# Text shown
-- begin --

STMFD  sp!, {v1-v6, fp, ip, lr, pc}
                    ; as needed
SUB    fp, ip, #20                    ; if all of a1-a4 pushed...

It is not necessary to push arguments corresponding to fixed parameters (though saving a1-a4 is little more expensive than just saving, say, a3-a4).

If floating point arguments are not being passed in floating point registers then there is no need for the SFMFD. SFM is not supported by the issue-1 floating-point instruction set and must be simulated by 4 STFEs. See the next section,Function entry- saving and restoring floating point registers.

For reentrant variadic functions, the requirements are yet more complicated and the sequence becomes less elegant.

Function entry

The issue-2 floating-point instruction set defines two new instructions, Store Floating Multiple (SFM) and Load Floating Multiple (LFM), for saving and restoring the floating-point registers, as follows:

SFM and LFM are exact inverses;
a SFM will never trap, whatever the IEEE trap mode and the value transferred (unlike a STFE which can trap on storing a signalling NaN);
SFM and LFM transfer 3-word internal representations of floating point values which vary from implementation to implementation, and which, in general, are unrelated to any of the supported IEEE representations;
any 1-4, cyclically contiguous floating-point registers can be transferred by SFM/LFM (e.g. {f4-f7}, {f6, f7, f0}, {f7, f0}, {f1}).

On function entry, a typical use of SFM might be as follows:

SFMFD  f4, 4, [sp]!                        ; save f4-f7 on a Full Descending stack,
                        ; adjusting sp as values are pushed.

On function exit, the corresponding sequence might be as follows:

LFMEA  f4, 4, [fp, #-N]                        ; restore f4-f7; fp-N points just
                        ; above the floating point save area.

On function exit, sp-relative addressing may be unavailable if the stack has been discontiguously extended.

In issue-1 instruction set compatibility modes, SFM and LFM have to be simulated using sequences of STFEs and LDFEs.

Function entry

In some environments, stack overflow detection will be implicit: an off stack reference will cause an address error or memory fault which may, in turn, cause stack extension or program termination.

In other environments, the validity of the stack must be checked on function entry and, perhaps at other times. There are three cases:

the function uses 256 bytes or less of stack space;
the function uses more than 256 bytes of stack space, but the amount is known and bounded at compile time;
the function uses an amount of stack space unknown until run time.

The third case does not arise in C, save with stack-based implementations of the non-standard, BSD-Unix alloca() function. The APCS does not support alloca() in a straightforward manner.

In Modula-2, Pascal and other languages there may be arrays created on block entry or passed as open array arguments, the size of which is unknown until run time. Spiritually, these are located in the callee's stack frame, so impact stack limit checking. In practice, this adds little complication, as discussed in Stack limit checking-Vari-sized frames.

-- end --

# Information shown
-- begin --

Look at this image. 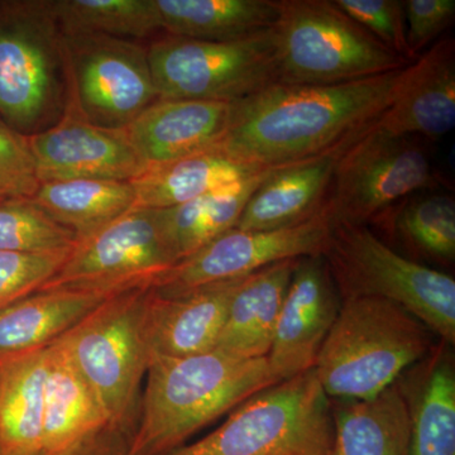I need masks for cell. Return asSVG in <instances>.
<instances>
[{"instance_id":"6da1fadb","label":"cell","mask_w":455,"mask_h":455,"mask_svg":"<svg viewBox=\"0 0 455 455\" xmlns=\"http://www.w3.org/2000/svg\"><path fill=\"white\" fill-rule=\"evenodd\" d=\"M403 70L335 84L271 86L235 101L217 148L241 163L286 166L325 154L373 125Z\"/></svg>"},{"instance_id":"7a4b0ae2","label":"cell","mask_w":455,"mask_h":455,"mask_svg":"<svg viewBox=\"0 0 455 455\" xmlns=\"http://www.w3.org/2000/svg\"><path fill=\"white\" fill-rule=\"evenodd\" d=\"M276 383L266 358L235 357L217 349L181 358L149 355L127 455L170 453Z\"/></svg>"},{"instance_id":"3957f363","label":"cell","mask_w":455,"mask_h":455,"mask_svg":"<svg viewBox=\"0 0 455 455\" xmlns=\"http://www.w3.org/2000/svg\"><path fill=\"white\" fill-rule=\"evenodd\" d=\"M434 335L394 302L343 299L314 371L329 398L368 400L423 361L434 348Z\"/></svg>"},{"instance_id":"277c9868","label":"cell","mask_w":455,"mask_h":455,"mask_svg":"<svg viewBox=\"0 0 455 455\" xmlns=\"http://www.w3.org/2000/svg\"><path fill=\"white\" fill-rule=\"evenodd\" d=\"M68 103L64 32L51 0H0V118L31 137L61 121Z\"/></svg>"},{"instance_id":"5b68a950","label":"cell","mask_w":455,"mask_h":455,"mask_svg":"<svg viewBox=\"0 0 455 455\" xmlns=\"http://www.w3.org/2000/svg\"><path fill=\"white\" fill-rule=\"evenodd\" d=\"M272 31L278 84L283 85H335L411 64L347 16L333 0H278Z\"/></svg>"},{"instance_id":"8992f818","label":"cell","mask_w":455,"mask_h":455,"mask_svg":"<svg viewBox=\"0 0 455 455\" xmlns=\"http://www.w3.org/2000/svg\"><path fill=\"white\" fill-rule=\"evenodd\" d=\"M323 259L343 299L373 296L418 317L443 343L455 341V281L401 256L366 224L337 220Z\"/></svg>"},{"instance_id":"52a82bcc","label":"cell","mask_w":455,"mask_h":455,"mask_svg":"<svg viewBox=\"0 0 455 455\" xmlns=\"http://www.w3.org/2000/svg\"><path fill=\"white\" fill-rule=\"evenodd\" d=\"M151 287L116 293L55 340L94 392L114 433L139 419L149 361L145 313Z\"/></svg>"},{"instance_id":"ba28073f","label":"cell","mask_w":455,"mask_h":455,"mask_svg":"<svg viewBox=\"0 0 455 455\" xmlns=\"http://www.w3.org/2000/svg\"><path fill=\"white\" fill-rule=\"evenodd\" d=\"M331 440V401L310 370L253 395L218 429L164 455H326Z\"/></svg>"},{"instance_id":"9c48e42d","label":"cell","mask_w":455,"mask_h":455,"mask_svg":"<svg viewBox=\"0 0 455 455\" xmlns=\"http://www.w3.org/2000/svg\"><path fill=\"white\" fill-rule=\"evenodd\" d=\"M146 44L160 99L235 103L280 83L272 28L229 42L158 35Z\"/></svg>"},{"instance_id":"30bf717a","label":"cell","mask_w":455,"mask_h":455,"mask_svg":"<svg viewBox=\"0 0 455 455\" xmlns=\"http://www.w3.org/2000/svg\"><path fill=\"white\" fill-rule=\"evenodd\" d=\"M64 41L68 107L92 124L123 130L160 99L145 42L86 32L64 33Z\"/></svg>"},{"instance_id":"8fae6325","label":"cell","mask_w":455,"mask_h":455,"mask_svg":"<svg viewBox=\"0 0 455 455\" xmlns=\"http://www.w3.org/2000/svg\"><path fill=\"white\" fill-rule=\"evenodd\" d=\"M438 185L420 146L371 125L341 152L328 202L337 220L367 224L412 194Z\"/></svg>"},{"instance_id":"7c38bea8","label":"cell","mask_w":455,"mask_h":455,"mask_svg":"<svg viewBox=\"0 0 455 455\" xmlns=\"http://www.w3.org/2000/svg\"><path fill=\"white\" fill-rule=\"evenodd\" d=\"M337 217L326 203L314 217L272 230L230 229L161 275L152 289L173 296L220 281L250 276L286 259L323 256Z\"/></svg>"},{"instance_id":"4fadbf2b","label":"cell","mask_w":455,"mask_h":455,"mask_svg":"<svg viewBox=\"0 0 455 455\" xmlns=\"http://www.w3.org/2000/svg\"><path fill=\"white\" fill-rule=\"evenodd\" d=\"M173 265L156 209L134 208L79 239L40 291L61 287L125 291L152 286Z\"/></svg>"},{"instance_id":"5bb4252c","label":"cell","mask_w":455,"mask_h":455,"mask_svg":"<svg viewBox=\"0 0 455 455\" xmlns=\"http://www.w3.org/2000/svg\"><path fill=\"white\" fill-rule=\"evenodd\" d=\"M28 140L40 184L83 179L132 181L148 167L125 128L92 124L70 107L61 121Z\"/></svg>"},{"instance_id":"9a60e30c","label":"cell","mask_w":455,"mask_h":455,"mask_svg":"<svg viewBox=\"0 0 455 455\" xmlns=\"http://www.w3.org/2000/svg\"><path fill=\"white\" fill-rule=\"evenodd\" d=\"M339 307L337 286L324 259H299L266 357L275 381H287L315 368Z\"/></svg>"},{"instance_id":"2e32d148","label":"cell","mask_w":455,"mask_h":455,"mask_svg":"<svg viewBox=\"0 0 455 455\" xmlns=\"http://www.w3.org/2000/svg\"><path fill=\"white\" fill-rule=\"evenodd\" d=\"M205 284L173 296L149 290L145 335L149 355L181 358L217 346L230 304L245 278Z\"/></svg>"},{"instance_id":"e0dca14e","label":"cell","mask_w":455,"mask_h":455,"mask_svg":"<svg viewBox=\"0 0 455 455\" xmlns=\"http://www.w3.org/2000/svg\"><path fill=\"white\" fill-rule=\"evenodd\" d=\"M455 125V41H436L403 70L390 106L373 123L391 136L438 140Z\"/></svg>"},{"instance_id":"ac0fdd59","label":"cell","mask_w":455,"mask_h":455,"mask_svg":"<svg viewBox=\"0 0 455 455\" xmlns=\"http://www.w3.org/2000/svg\"><path fill=\"white\" fill-rule=\"evenodd\" d=\"M233 103L158 99L125 131L147 166L167 164L217 146Z\"/></svg>"},{"instance_id":"d6986e66","label":"cell","mask_w":455,"mask_h":455,"mask_svg":"<svg viewBox=\"0 0 455 455\" xmlns=\"http://www.w3.org/2000/svg\"><path fill=\"white\" fill-rule=\"evenodd\" d=\"M355 140L275 171L245 205L236 229H280L317 214L328 203L339 156Z\"/></svg>"},{"instance_id":"ffe728a7","label":"cell","mask_w":455,"mask_h":455,"mask_svg":"<svg viewBox=\"0 0 455 455\" xmlns=\"http://www.w3.org/2000/svg\"><path fill=\"white\" fill-rule=\"evenodd\" d=\"M112 431L94 392L61 347H47L42 455H75Z\"/></svg>"},{"instance_id":"44dd1931","label":"cell","mask_w":455,"mask_h":455,"mask_svg":"<svg viewBox=\"0 0 455 455\" xmlns=\"http://www.w3.org/2000/svg\"><path fill=\"white\" fill-rule=\"evenodd\" d=\"M121 292L61 287L42 290L11 305L0 311V361L50 346Z\"/></svg>"},{"instance_id":"7402d4cb","label":"cell","mask_w":455,"mask_h":455,"mask_svg":"<svg viewBox=\"0 0 455 455\" xmlns=\"http://www.w3.org/2000/svg\"><path fill=\"white\" fill-rule=\"evenodd\" d=\"M447 346L397 379L411 419V455H455V368Z\"/></svg>"},{"instance_id":"603a6c76","label":"cell","mask_w":455,"mask_h":455,"mask_svg":"<svg viewBox=\"0 0 455 455\" xmlns=\"http://www.w3.org/2000/svg\"><path fill=\"white\" fill-rule=\"evenodd\" d=\"M331 416L326 455H411V419L397 382L368 400L331 403Z\"/></svg>"},{"instance_id":"cb8c5ba5","label":"cell","mask_w":455,"mask_h":455,"mask_svg":"<svg viewBox=\"0 0 455 455\" xmlns=\"http://www.w3.org/2000/svg\"><path fill=\"white\" fill-rule=\"evenodd\" d=\"M298 262L281 260L245 278L230 304L215 349L235 357H267Z\"/></svg>"},{"instance_id":"d4e9b609","label":"cell","mask_w":455,"mask_h":455,"mask_svg":"<svg viewBox=\"0 0 455 455\" xmlns=\"http://www.w3.org/2000/svg\"><path fill=\"white\" fill-rule=\"evenodd\" d=\"M267 169L244 164L217 147L197 154L147 167L134 180L136 208L167 209L181 205Z\"/></svg>"},{"instance_id":"484cf974","label":"cell","mask_w":455,"mask_h":455,"mask_svg":"<svg viewBox=\"0 0 455 455\" xmlns=\"http://www.w3.org/2000/svg\"><path fill=\"white\" fill-rule=\"evenodd\" d=\"M160 35L191 40H244L274 27L278 0H152Z\"/></svg>"},{"instance_id":"4316f807","label":"cell","mask_w":455,"mask_h":455,"mask_svg":"<svg viewBox=\"0 0 455 455\" xmlns=\"http://www.w3.org/2000/svg\"><path fill=\"white\" fill-rule=\"evenodd\" d=\"M280 167L283 166L267 167L251 178L181 205L156 209L164 243L175 263L202 250L228 230L235 229L257 188Z\"/></svg>"},{"instance_id":"83f0119b","label":"cell","mask_w":455,"mask_h":455,"mask_svg":"<svg viewBox=\"0 0 455 455\" xmlns=\"http://www.w3.org/2000/svg\"><path fill=\"white\" fill-rule=\"evenodd\" d=\"M47 347L0 361V455H42Z\"/></svg>"},{"instance_id":"f1b7e54d","label":"cell","mask_w":455,"mask_h":455,"mask_svg":"<svg viewBox=\"0 0 455 455\" xmlns=\"http://www.w3.org/2000/svg\"><path fill=\"white\" fill-rule=\"evenodd\" d=\"M33 202L52 220L85 238L133 211L137 196L130 181L66 180L40 184Z\"/></svg>"},{"instance_id":"f546056e","label":"cell","mask_w":455,"mask_h":455,"mask_svg":"<svg viewBox=\"0 0 455 455\" xmlns=\"http://www.w3.org/2000/svg\"><path fill=\"white\" fill-rule=\"evenodd\" d=\"M64 33L86 32L145 42L160 35L152 0H51Z\"/></svg>"},{"instance_id":"4dcf8cb0","label":"cell","mask_w":455,"mask_h":455,"mask_svg":"<svg viewBox=\"0 0 455 455\" xmlns=\"http://www.w3.org/2000/svg\"><path fill=\"white\" fill-rule=\"evenodd\" d=\"M77 236L57 223L32 197L0 200V251L52 253L71 251Z\"/></svg>"},{"instance_id":"1f68e13d","label":"cell","mask_w":455,"mask_h":455,"mask_svg":"<svg viewBox=\"0 0 455 455\" xmlns=\"http://www.w3.org/2000/svg\"><path fill=\"white\" fill-rule=\"evenodd\" d=\"M396 212L397 230L416 251L442 262L455 257V203L449 196L403 200Z\"/></svg>"},{"instance_id":"d6a6232c","label":"cell","mask_w":455,"mask_h":455,"mask_svg":"<svg viewBox=\"0 0 455 455\" xmlns=\"http://www.w3.org/2000/svg\"><path fill=\"white\" fill-rule=\"evenodd\" d=\"M70 252L18 253L0 251V311L40 291L64 266Z\"/></svg>"},{"instance_id":"836d02e7","label":"cell","mask_w":455,"mask_h":455,"mask_svg":"<svg viewBox=\"0 0 455 455\" xmlns=\"http://www.w3.org/2000/svg\"><path fill=\"white\" fill-rule=\"evenodd\" d=\"M347 16L366 28L398 56L411 62L406 42L403 2L398 0H333Z\"/></svg>"},{"instance_id":"e575fe53","label":"cell","mask_w":455,"mask_h":455,"mask_svg":"<svg viewBox=\"0 0 455 455\" xmlns=\"http://www.w3.org/2000/svg\"><path fill=\"white\" fill-rule=\"evenodd\" d=\"M38 187L28 137L0 118V196L32 197Z\"/></svg>"},{"instance_id":"d590c367","label":"cell","mask_w":455,"mask_h":455,"mask_svg":"<svg viewBox=\"0 0 455 455\" xmlns=\"http://www.w3.org/2000/svg\"><path fill=\"white\" fill-rule=\"evenodd\" d=\"M406 42L411 61L418 59L455 17L454 0H406Z\"/></svg>"},{"instance_id":"8d00e7d4","label":"cell","mask_w":455,"mask_h":455,"mask_svg":"<svg viewBox=\"0 0 455 455\" xmlns=\"http://www.w3.org/2000/svg\"><path fill=\"white\" fill-rule=\"evenodd\" d=\"M99 438H100V436H99ZM94 442H95V440H94ZM94 442H92V443H94ZM92 444H89L88 447L84 448L83 451H80L79 453H76L75 455H88L89 449H90V447H92Z\"/></svg>"},{"instance_id":"74e56055","label":"cell","mask_w":455,"mask_h":455,"mask_svg":"<svg viewBox=\"0 0 455 455\" xmlns=\"http://www.w3.org/2000/svg\"><path fill=\"white\" fill-rule=\"evenodd\" d=\"M5 199V197L0 196V200Z\"/></svg>"}]
</instances>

-- end --

# Aim
Reproduce, word for word, the part of the APCS function-entry text that opens with the words containing "the function uses 256" and closes with "space unknown until run time.".

# Task output
the function uses 256 bytes or less of stack space;
the function uses more than 256 bytes of stack space, but the amount is known and bounded at compile time;
the function uses an amount of stack space unknown until run time.